VOTRE TÂCHE> Pour chacune des affirmations suivantes, indiquez par oui ou par non si elle concorde avec l’extrait sur les tribus de la mode, en citant à l’identique les mots de l’extrait qui permettent de trancher. (a) La e-girl prolifère surtout sur Instagram. (b) Billie Eilish est une chanteuse américaine de 20 ans. (c) La VSCO girl ne se sépare jamais de sa gourde.

EXTRAIT SOURCE>
________________________

Ses icônes :Lily-Rose Depp l’incarne à merveille, surtout à l’export, entre French touch et aura internationale. Jeanne Damas en a fait le centre de sa marque, Rouje : ligne de vêtements, collection de make-up et, désormais, cantine branchée. Dans la même veine, bienvenue à la jeune Sabina Socol, aux faux airs de Bardot période baby doll, chouchoute des marques comme Lancôme ou Marc Jacobs.
Son slogan : « Le panier, c’est mon it-bag. »
Kit de démarrage : blouse à motifs petits cœurs Rouje, jupe fleurie, sandales à bouts carrés de chez Jacquemus.
4. La e-girl
Sa panoplie : on la croirait tout droit sortie d’un manga. Maquillée façon kawaï, arborant une chevelure pastel, la e-girl («e» pour emo ou emocore, soit emotional hardcore, violence émotionnelle) est une sorte de recyclage de la gothique japonisante des années 1990, mais version Tik Tok. C’est en effet sur ce réseau social qui monte que l’e-girl prolifère. Des millions de vidéos lui sont consacrées. Pour résumer, c’est un peu Avril Lavigne avec son look rock-skate des années 2000, réinitialisée en 2020 par les réseaux numériques.
Ses icônes :Margot Robbie en Harley Quinn dans le film Suicide Squad. Mais surtout Billie Eilish, chanteuse américaine de 18 ans. Avec sa moue déprimée, ses cheveux verts et ses looks délibérément baroques (souvent signés Gucci, Burberry, Prada), elle incarne à merveille cette tribu protéiforme et inventive.
Son slogan : «C’est quoi, le code wifi ?»
Kit de démarrage : un pantalon multipoche signé Vetements. Noir, forcément.
5. La VSCO girl
Sa panoplie : son nom est tiré d’un filtre numérique - VSCO, prononcer «visco» - permettant de retoucher des photos façon happy. Cheveux blonds de surfeuse rehaussés d’un chouchou, bracelets brésiliens, couleurs flashy, ce nouvel avatar de la «fille populaire du lycée» a vu le jour sur les réseaux sociaux, notamment Instagram, où les occurrences se comptent par millions. Nature mais hyperconnectée, écolo-friendly et parfois raillée pour sa superficialité, elle ne se sépare jamais de sa gourde et de sa paille recyclée.
Ses icônes :Millie Bobby Brown, la star de la série Stranger Things, et Emma Chamberlain, jeune vlogueuse américaine hilarante, repérée par Louis Vuitton (8,6 millions d’abonnés sur YouTube). Citons aussi Lana Del Rey ou Elle Fanning. Sinon, la VSCO girl adore Greta Thunberg, mais pas pour son style, évidemment.
Son slogan :«OK boomer !»
Kit de démarrage : un look difficile à adopter passé 20 ans. Optez pour les sandales Birkenstock, que les VSCO girls adorent. Mais préférez une collab créateur.
6. La gender fluid
Sa panoplie : entre David Bowie et Tilda Swinton, elle hésite. Pourquoi choisir quand on peut brouiller les pistes et prendre le meilleur ? Souvent flamboyante, la gender fluid de la mode aime les créateurs politisés, expérimentaux, tels Rick Owens, Alexander McQueen (à la grande époque), ou ceux qui poussent le curseur à fond dans le baroque unisexe (Alessandro Michele pour Gucci) ou dans le croisement des genres (Anthony Vaccarello pour Saint Laurent).
Ses icônes : Jared Leto, Chris (ex-Christine and the Queens), Charlotte Gainsbourg, Cara Delevingne et surtout Kristen Stewart, égérie Chanel.
Son slogan : «Le sexy, je laisse ça aux filles genrées.»
Kit de démarrage : un costume d'homme Saint Laurent.

________________________

DONNÉES ENREGISTRÉES>
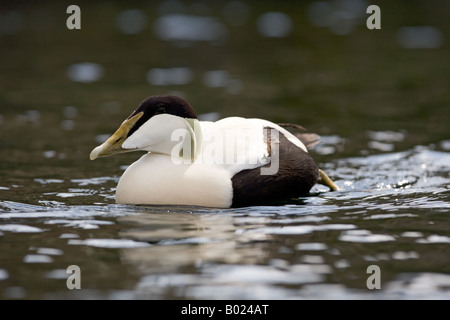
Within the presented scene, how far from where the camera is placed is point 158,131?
6.02 m

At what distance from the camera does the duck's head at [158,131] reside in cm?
600

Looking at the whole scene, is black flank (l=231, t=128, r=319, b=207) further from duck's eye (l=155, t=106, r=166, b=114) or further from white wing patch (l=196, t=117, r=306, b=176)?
duck's eye (l=155, t=106, r=166, b=114)

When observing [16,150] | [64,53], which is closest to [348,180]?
[16,150]

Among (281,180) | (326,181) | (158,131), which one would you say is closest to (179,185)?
(158,131)

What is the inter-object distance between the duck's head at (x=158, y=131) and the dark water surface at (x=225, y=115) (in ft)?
1.48

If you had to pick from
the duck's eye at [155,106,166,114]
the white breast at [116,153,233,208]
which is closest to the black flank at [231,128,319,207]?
the white breast at [116,153,233,208]

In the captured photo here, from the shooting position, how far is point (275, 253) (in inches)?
198

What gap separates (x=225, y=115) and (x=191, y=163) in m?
3.87

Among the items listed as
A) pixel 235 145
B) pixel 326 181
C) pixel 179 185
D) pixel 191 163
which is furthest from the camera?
pixel 326 181

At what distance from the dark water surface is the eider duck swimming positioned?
0.35ft

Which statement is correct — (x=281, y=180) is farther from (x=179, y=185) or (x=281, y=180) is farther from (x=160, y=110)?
(x=160, y=110)

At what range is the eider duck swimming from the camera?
5891 millimetres

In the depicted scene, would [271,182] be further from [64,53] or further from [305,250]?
[64,53]
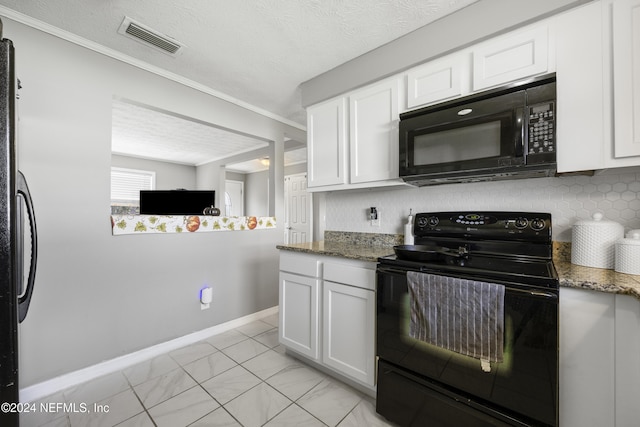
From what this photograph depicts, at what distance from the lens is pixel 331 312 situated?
1809 millimetres

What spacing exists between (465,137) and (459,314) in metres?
0.98

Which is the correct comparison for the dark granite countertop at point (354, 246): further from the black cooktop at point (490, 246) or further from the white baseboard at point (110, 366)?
the white baseboard at point (110, 366)

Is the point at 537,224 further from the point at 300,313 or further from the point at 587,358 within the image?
the point at 300,313

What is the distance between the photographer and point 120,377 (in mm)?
1903

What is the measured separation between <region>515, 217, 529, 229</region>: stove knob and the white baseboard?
8.82 ft

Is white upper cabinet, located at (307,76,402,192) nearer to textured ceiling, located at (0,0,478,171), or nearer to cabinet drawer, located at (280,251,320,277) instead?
textured ceiling, located at (0,0,478,171)

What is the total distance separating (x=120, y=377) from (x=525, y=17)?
3436 millimetres

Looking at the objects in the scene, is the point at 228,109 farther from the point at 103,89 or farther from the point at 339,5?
the point at 339,5

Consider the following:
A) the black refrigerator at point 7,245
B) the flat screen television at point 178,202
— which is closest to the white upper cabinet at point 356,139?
the flat screen television at point 178,202

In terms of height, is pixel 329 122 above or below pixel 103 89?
below

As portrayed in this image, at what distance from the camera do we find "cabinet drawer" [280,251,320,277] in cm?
192

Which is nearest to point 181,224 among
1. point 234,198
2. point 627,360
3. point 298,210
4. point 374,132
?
point 374,132

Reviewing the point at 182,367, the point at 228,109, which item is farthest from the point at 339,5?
the point at 182,367

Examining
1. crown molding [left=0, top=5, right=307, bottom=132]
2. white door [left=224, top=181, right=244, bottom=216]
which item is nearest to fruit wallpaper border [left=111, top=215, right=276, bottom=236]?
crown molding [left=0, top=5, right=307, bottom=132]
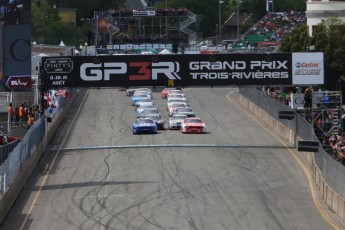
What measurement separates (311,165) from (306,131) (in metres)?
3.46

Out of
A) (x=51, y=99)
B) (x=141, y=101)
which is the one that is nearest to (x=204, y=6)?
(x=141, y=101)

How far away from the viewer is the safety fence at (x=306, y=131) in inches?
1375

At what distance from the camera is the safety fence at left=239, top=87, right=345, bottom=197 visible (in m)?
34.9

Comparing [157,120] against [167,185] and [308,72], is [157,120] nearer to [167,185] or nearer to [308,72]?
[308,72]

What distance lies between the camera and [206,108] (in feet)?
265

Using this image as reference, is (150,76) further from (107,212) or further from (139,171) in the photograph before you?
(107,212)

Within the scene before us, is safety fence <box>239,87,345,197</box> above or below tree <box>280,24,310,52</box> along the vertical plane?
below

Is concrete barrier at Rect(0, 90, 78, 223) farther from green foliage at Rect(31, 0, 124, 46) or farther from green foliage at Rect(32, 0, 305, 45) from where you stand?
green foliage at Rect(32, 0, 305, 45)

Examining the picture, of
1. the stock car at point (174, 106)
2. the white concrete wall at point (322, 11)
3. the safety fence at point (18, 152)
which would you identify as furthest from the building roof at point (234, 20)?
the safety fence at point (18, 152)

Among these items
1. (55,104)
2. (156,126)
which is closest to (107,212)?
(156,126)

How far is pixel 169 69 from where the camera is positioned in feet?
182

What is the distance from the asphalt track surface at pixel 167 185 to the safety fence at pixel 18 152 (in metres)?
0.97

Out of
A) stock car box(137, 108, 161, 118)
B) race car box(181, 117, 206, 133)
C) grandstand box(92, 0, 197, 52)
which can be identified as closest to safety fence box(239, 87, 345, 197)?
race car box(181, 117, 206, 133)

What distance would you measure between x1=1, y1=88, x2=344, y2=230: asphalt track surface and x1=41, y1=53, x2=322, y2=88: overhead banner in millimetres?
3382
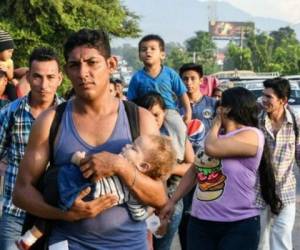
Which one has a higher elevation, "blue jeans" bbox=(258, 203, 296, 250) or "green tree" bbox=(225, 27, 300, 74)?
"blue jeans" bbox=(258, 203, 296, 250)

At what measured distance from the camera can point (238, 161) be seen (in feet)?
16.0

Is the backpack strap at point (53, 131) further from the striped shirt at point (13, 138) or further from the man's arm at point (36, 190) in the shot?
the striped shirt at point (13, 138)

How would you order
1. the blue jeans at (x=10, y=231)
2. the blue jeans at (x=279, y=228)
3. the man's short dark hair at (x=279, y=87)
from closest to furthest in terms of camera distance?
the blue jeans at (x=10, y=231) < the blue jeans at (x=279, y=228) < the man's short dark hair at (x=279, y=87)

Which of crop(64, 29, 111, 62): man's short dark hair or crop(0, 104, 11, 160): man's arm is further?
crop(0, 104, 11, 160): man's arm

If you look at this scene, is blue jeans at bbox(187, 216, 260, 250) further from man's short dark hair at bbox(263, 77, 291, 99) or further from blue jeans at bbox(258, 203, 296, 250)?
man's short dark hair at bbox(263, 77, 291, 99)

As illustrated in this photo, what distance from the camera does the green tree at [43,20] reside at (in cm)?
2484

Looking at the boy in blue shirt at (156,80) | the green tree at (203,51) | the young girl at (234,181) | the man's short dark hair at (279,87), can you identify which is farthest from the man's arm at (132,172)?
the green tree at (203,51)

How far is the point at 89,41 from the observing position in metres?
3.22

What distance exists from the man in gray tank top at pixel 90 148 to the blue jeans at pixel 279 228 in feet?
11.1

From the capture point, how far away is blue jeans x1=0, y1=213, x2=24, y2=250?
456 cm

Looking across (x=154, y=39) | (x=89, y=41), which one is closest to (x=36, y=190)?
(x=89, y=41)

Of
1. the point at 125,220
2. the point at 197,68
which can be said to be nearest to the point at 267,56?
the point at 197,68

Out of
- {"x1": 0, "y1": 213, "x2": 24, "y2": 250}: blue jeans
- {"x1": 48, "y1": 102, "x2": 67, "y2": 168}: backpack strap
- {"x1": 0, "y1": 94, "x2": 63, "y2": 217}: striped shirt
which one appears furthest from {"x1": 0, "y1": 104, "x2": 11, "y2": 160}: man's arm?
{"x1": 48, "y1": 102, "x2": 67, "y2": 168}: backpack strap

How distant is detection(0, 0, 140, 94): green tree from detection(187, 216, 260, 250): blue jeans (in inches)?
785
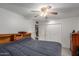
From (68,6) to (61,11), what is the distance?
104mm

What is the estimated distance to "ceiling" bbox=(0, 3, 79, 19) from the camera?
1.38 metres

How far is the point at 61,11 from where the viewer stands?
1.42 m

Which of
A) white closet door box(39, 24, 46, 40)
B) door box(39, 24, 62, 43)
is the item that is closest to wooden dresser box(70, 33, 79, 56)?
door box(39, 24, 62, 43)

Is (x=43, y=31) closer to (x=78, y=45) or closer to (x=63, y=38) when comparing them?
(x=63, y=38)

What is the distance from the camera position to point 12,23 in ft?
4.68

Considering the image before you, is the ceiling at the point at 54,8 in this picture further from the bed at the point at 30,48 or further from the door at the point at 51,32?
the bed at the point at 30,48

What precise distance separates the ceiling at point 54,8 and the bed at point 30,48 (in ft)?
1.14

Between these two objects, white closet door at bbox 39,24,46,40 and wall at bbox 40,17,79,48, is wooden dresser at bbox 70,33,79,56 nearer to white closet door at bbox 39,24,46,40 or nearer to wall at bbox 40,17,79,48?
wall at bbox 40,17,79,48

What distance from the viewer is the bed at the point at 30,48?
1.35m

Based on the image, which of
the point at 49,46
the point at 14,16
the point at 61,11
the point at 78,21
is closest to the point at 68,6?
the point at 61,11

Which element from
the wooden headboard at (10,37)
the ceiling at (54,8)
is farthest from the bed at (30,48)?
the ceiling at (54,8)

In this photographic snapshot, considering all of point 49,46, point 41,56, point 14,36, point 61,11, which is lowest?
point 41,56

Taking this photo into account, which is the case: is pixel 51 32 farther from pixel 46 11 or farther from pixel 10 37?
pixel 10 37

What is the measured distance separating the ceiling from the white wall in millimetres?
57
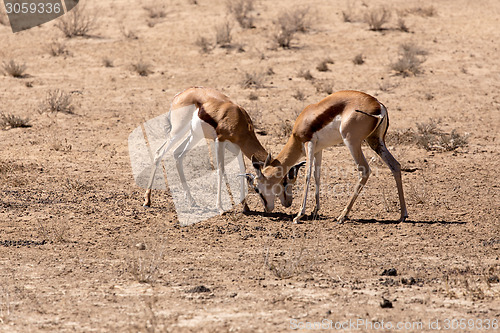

________________________

SOLUTION ATTENDUE>
(a) Non : « mais version Tik Tok. C’est en effet sur ce réseau social qui monte que l’e-girl prolifère. »
(b) Non : « Billie Eilish, chanteuse américaine de 18 ans »
(c) Oui : « elle ne se sépare jamais de sa gourde et de sa paille recyclée »